Peygamberlerin ruhlarının hayatta olduğuna inanmak küfür mü?

Tarih: 26.08.2021 - 20:00 | Güncelleme:

Soru Detayı

"İmam Birgivî'ye göre evliyaların veya peygamberlerin ruhlarının hayatta olduğu, onlara yapılan yakarışlara icabet ettikleri, aynı anda birden fazla yerde bulundukları gibi inançlar küfürdür" şeklinde bir yazı okudum.
- İmam Birgivî böyle bir ifade kullanmış mıdır?
- Çünkü yukarıda bahsedilen hususlar ehli sünnetin kabul ettiği inanışlardır. İmam Birgivî bunları küfür olarak görmüş müdür?

Cevap

Değerli kardeşimiz,

Soruda geçen bilgiler, bazı yerlerde dolaşmakta ise de İmam Birgivi’nin kendi eserlerinde bu anlama gelecek bir bilgi bulamadık.

Birgivî Mehmed Efendi’ye "Risale fi Ziyarati’l-Kubûr" adlı bir eser nispet edilse de bu eserin ona ait olmadığı tespit edilmiştir. İbn Kayyim el-Cevziyye’den uzun alıntıların yapıldığı bu esere refere edilerek, Birgivi Mehmed Efendi’nin İbnTeymiyye’den ve talebelerinden etkilenen Selefî bir ulema olduğu söylense de yapılan araştırmalarda onun Hanefî geleneğine bağlı koyu bir zühd anlayışına sahip bir alim olduğu tespit edilmiştir.(1)

Soruda verilen bu düşünce, Ehl-i sünnet itikadına; ayet ve hadislere aykırıdır.

Evvela, bütün ruhların hayatta olması, İslam inancına göre bir hakikattir ve inanılması zorunlu olan itikadî bir meseledir. Zira, “Cesetler ölür, ruhlar bâki kalır.” ifadesi baştan beri Müslümanların kabul ettiği bir kaziye-i mütearife haline gelmiştir.

Saniyen, Kur'an’da şehitlerin hayatta olduklarına dair ilahî beyanın kapalı bir tarafı yoktur.

“Allah yolunda öldürülenleri sakın ölüler sanma! Bilâkis onlar diridirler; Allah’ın, lütuf ve kereminden kendilerine verdikleriyle sevinçli bir halde rableri yanında rızıklara mazhar olmaktadırlar. Arkalarından gelecek ve henüz kendilerine katılmamış olan şehid kardeşlerine de hiçbir keder ve korku bulunmadığı müjdesinin sevincini duymaktadırlar.” (Al-i İmran, 3/169-170)

##############################

Görev 1: Verilen metinde "Tarih: 26.08.2021 - 20:00" ifadesinden "bir yazı okudum." ifadesine kadar uzanan kısmı, bu iki ifade de dahil olmak üzere aynen kopyala.

##############################

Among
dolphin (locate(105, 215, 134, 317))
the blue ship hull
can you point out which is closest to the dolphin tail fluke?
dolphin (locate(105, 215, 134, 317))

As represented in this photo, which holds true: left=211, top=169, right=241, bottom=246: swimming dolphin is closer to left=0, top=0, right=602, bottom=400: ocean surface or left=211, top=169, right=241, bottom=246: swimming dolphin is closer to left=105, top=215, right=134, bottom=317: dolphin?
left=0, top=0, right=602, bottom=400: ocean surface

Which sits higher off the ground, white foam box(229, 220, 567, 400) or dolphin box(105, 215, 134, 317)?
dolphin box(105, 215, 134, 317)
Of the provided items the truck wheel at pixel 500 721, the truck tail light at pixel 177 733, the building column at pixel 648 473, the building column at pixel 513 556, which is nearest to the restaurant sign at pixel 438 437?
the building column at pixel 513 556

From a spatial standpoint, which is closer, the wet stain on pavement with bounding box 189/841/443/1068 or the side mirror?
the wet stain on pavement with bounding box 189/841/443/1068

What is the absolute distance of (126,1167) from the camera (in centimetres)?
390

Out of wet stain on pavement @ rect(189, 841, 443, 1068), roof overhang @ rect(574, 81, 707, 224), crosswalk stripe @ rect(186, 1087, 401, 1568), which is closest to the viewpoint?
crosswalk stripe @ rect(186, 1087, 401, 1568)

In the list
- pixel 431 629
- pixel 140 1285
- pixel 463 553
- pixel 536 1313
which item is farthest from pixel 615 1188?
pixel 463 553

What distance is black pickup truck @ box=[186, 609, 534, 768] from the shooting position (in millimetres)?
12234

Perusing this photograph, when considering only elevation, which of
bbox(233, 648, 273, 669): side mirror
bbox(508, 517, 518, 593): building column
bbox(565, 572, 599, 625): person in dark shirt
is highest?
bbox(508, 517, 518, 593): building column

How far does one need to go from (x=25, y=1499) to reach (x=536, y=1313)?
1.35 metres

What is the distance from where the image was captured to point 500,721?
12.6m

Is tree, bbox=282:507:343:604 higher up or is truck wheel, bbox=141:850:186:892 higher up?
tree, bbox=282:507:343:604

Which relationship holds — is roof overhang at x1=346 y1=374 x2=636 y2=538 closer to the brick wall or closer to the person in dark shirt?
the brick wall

##############################

Görev 2: Kayıtlarda "What distance is" ifadesini içeren satırdan kayıtların sonuna kadar uzanan kısmı, o satır da dahil olmak üzere yeniden yaz. Bu kısımda "side mirror" yerine "wing mirror" koy ve geri kalan her şeyi olduğu gibi bırak.

Nihai cevap 1:
Tarih: 26.08.2021 - 20:00 | Güncelleme:

Soru Detayı

"İmam Birgivî'ye göre evliyaların veya peygamberlerin ruhlarının hayatta olduğu, onlara yapılan yakarışlara icabet ettikleri, aynı anda birden fazla yerde bulundukları gibi inançlar küfürdür" şeklinde bir yazı okudum.

Nihai cevap 2:
What distance is black pickup truck @ box=[186, 609, 534, 768] from the shooting position (in millimetres)?
12234

Perusing this photograph, when considering only elevation, which of
bbox(233, 648, 273, 669): wing mirror
bbox(508, 517, 518, 593): building column
bbox(565, 572, 599, 625): person in dark shirt
is highest?
bbox(508, 517, 518, 593): building column

How far does one need to go from (x=25, y=1499) to reach (x=536, y=1313)?
1.35 metres

What is the distance from where the image was captured to point 500,721?
12.6m

Is tree, bbox=282:507:343:604 higher up or is truck wheel, bbox=141:850:186:892 higher up?
tree, bbox=282:507:343:604

Which relationship holds — is roof overhang at x1=346 y1=374 x2=636 y2=538 closer to the brick wall or closer to the person in dark shirt?
the brick wall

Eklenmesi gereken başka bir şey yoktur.